Gli scienziati di Stanford hanno difatti applicato alla cella dei riflettori plasmonici, fatti di un sottilissimo film sottile di argento, caratterizzato da un serie di dossi e rientranze, che assomiglia alla confezione delle uova: quando la luce colpisce la cella, lo strato di argento, grazie alla sua particolare conformazione, ne riflette i raggi a 90 gradi costringendoli a ‘saltellare’ sulla superficie della cella e dandole così più tempo per assorbire la luce. In questo modo, è possibile assorbire una quantità di luce dal 5 al 20% maggiore rispetto a una cella ‘dye sensitized’ normale.

Per ottenere questo risultato, gli studiosi hanno dunque lavorato sulla struttura della cella, composta da uno strato di semiconduttore, (in genere titanio) e un colorante (dye) racchiusi da due substrati di vetro conduttori (o anche metallo o polimerici) come in un sandwich. In particolare, sullo strato di titanio, impregnato del colorante, hanno impresso una nanostruttura di quarzo caratterizzata da rilievi e depressioni, creando lo ‘stampo’ all’interno del quale è stato versato l’argento.
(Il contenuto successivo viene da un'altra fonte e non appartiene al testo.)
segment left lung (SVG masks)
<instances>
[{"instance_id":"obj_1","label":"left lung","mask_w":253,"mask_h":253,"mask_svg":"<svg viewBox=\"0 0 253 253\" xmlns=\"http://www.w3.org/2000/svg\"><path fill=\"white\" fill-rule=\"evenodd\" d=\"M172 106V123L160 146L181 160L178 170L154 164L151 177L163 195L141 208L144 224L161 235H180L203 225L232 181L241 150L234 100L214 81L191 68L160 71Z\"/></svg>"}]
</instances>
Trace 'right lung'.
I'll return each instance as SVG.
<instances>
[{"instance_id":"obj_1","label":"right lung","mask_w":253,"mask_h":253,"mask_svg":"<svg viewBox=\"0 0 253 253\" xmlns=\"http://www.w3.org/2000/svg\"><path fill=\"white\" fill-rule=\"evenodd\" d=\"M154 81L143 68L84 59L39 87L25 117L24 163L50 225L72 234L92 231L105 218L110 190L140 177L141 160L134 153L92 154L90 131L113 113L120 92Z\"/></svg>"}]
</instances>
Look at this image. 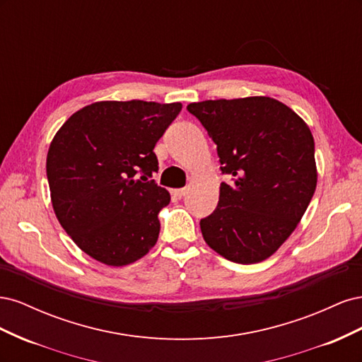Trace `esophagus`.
<instances>
[{
	"mask_svg": "<svg viewBox=\"0 0 362 362\" xmlns=\"http://www.w3.org/2000/svg\"><path fill=\"white\" fill-rule=\"evenodd\" d=\"M185 193H187V189H175V190H172V194L178 199H181L182 196H185Z\"/></svg>",
	"mask_w": 362,
	"mask_h": 362,
	"instance_id": "34e87169",
	"label": "esophagus"
}]
</instances>
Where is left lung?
<instances>
[{
	"mask_svg": "<svg viewBox=\"0 0 362 362\" xmlns=\"http://www.w3.org/2000/svg\"><path fill=\"white\" fill-rule=\"evenodd\" d=\"M217 145L221 184L216 210L201 218L206 245L238 264L275 254L300 222L317 185L314 139L290 107L269 96L192 103Z\"/></svg>",
	"mask_w": 362,
	"mask_h": 362,
	"instance_id": "left-lung-1",
	"label": "left lung"
}]
</instances>
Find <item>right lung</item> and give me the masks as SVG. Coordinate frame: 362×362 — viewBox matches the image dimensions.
Returning <instances> with one entry per match:
<instances>
[{
    "label": "right lung",
    "instance_id": "right-lung-1",
    "mask_svg": "<svg viewBox=\"0 0 362 362\" xmlns=\"http://www.w3.org/2000/svg\"><path fill=\"white\" fill-rule=\"evenodd\" d=\"M180 103L101 101L74 113L54 136L47 177L60 225L83 252L107 266L146 255L170 202L151 180L154 152L181 112Z\"/></svg>",
    "mask_w": 362,
    "mask_h": 362
}]
</instances>
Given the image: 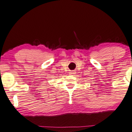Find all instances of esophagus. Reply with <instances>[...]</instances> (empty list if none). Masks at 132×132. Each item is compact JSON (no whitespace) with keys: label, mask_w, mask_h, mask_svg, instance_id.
I'll return each mask as SVG.
<instances>
[{"label":"esophagus","mask_w":132,"mask_h":132,"mask_svg":"<svg viewBox=\"0 0 132 132\" xmlns=\"http://www.w3.org/2000/svg\"><path fill=\"white\" fill-rule=\"evenodd\" d=\"M74 73H75L74 72H73V71H71V72L69 73V75H73Z\"/></svg>","instance_id":"1"}]
</instances>
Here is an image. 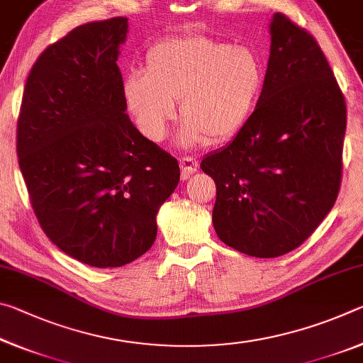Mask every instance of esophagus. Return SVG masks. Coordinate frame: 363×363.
<instances>
[{
  "mask_svg": "<svg viewBox=\"0 0 363 363\" xmlns=\"http://www.w3.org/2000/svg\"><path fill=\"white\" fill-rule=\"evenodd\" d=\"M181 177L182 179H189L190 176H192L196 168H199V162H196L195 158H190V157H186V158H181Z\"/></svg>",
  "mask_w": 363,
  "mask_h": 363,
  "instance_id": "1",
  "label": "esophagus"
}]
</instances>
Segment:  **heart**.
I'll use <instances>...</instances> for the list:
<instances>
[{
	"label": "heart",
	"instance_id": "heart-1",
	"mask_svg": "<svg viewBox=\"0 0 363 363\" xmlns=\"http://www.w3.org/2000/svg\"><path fill=\"white\" fill-rule=\"evenodd\" d=\"M264 86V67L250 48L203 35L174 36L145 54V72L128 75L126 107L153 143L167 138L181 101V144L232 139L247 125Z\"/></svg>",
	"mask_w": 363,
	"mask_h": 363
}]
</instances>
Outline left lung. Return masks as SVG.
Wrapping results in <instances>:
<instances>
[{
	"label": "left lung",
	"mask_w": 363,
	"mask_h": 363,
	"mask_svg": "<svg viewBox=\"0 0 363 363\" xmlns=\"http://www.w3.org/2000/svg\"><path fill=\"white\" fill-rule=\"evenodd\" d=\"M346 102L309 32L270 22V56L253 115L200 168L216 182L213 225L233 250L277 257L311 237L341 186Z\"/></svg>",
	"instance_id": "1"
}]
</instances>
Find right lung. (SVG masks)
Returning <instances> with one entry per match:
<instances>
[{"instance_id":"1","label":"right lung","mask_w":363,"mask_h":363,"mask_svg":"<svg viewBox=\"0 0 363 363\" xmlns=\"http://www.w3.org/2000/svg\"><path fill=\"white\" fill-rule=\"evenodd\" d=\"M128 19L73 28L36 59L17 121L19 167L43 232L73 259L121 267L157 237L179 163L126 113L116 65Z\"/></svg>"}]
</instances>
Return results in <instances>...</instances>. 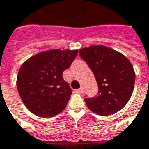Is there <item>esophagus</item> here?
<instances>
[{
  "mask_svg": "<svg viewBox=\"0 0 149 149\" xmlns=\"http://www.w3.org/2000/svg\"><path fill=\"white\" fill-rule=\"evenodd\" d=\"M77 93H79V94H82L83 93V89L82 88H80V89H77V90L75 91Z\"/></svg>",
  "mask_w": 149,
  "mask_h": 149,
  "instance_id": "esophagus-1",
  "label": "esophagus"
}]
</instances>
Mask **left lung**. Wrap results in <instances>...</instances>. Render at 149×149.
<instances>
[{
    "label": "left lung",
    "instance_id": "left-lung-1",
    "mask_svg": "<svg viewBox=\"0 0 149 149\" xmlns=\"http://www.w3.org/2000/svg\"><path fill=\"white\" fill-rule=\"evenodd\" d=\"M79 54L93 72L99 88L95 96L85 98L87 107L104 116L123 109L130 99L135 81V73L129 59L103 45L81 49Z\"/></svg>",
    "mask_w": 149,
    "mask_h": 149
}]
</instances>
La luce interagisce con i dossi creati nello strato di argento dando origine all’effetto plasmonico: i fotoni entrano nella cella, una parte viene assorbita dal pigmento fotosensibile creando una corrente elettrica, un’altra parte consistente viene riflessa dallo strato di argento e torna nella cella, altri provocano le onde plasmoniche, che incrementano ulteriormente l’efficienza delle celle. Il prossimo passo sarà dunque sviluppare strutture che garantiscano tassi di assorbimento della luce e dunque di conversione dell’energia solare ancora maggiori.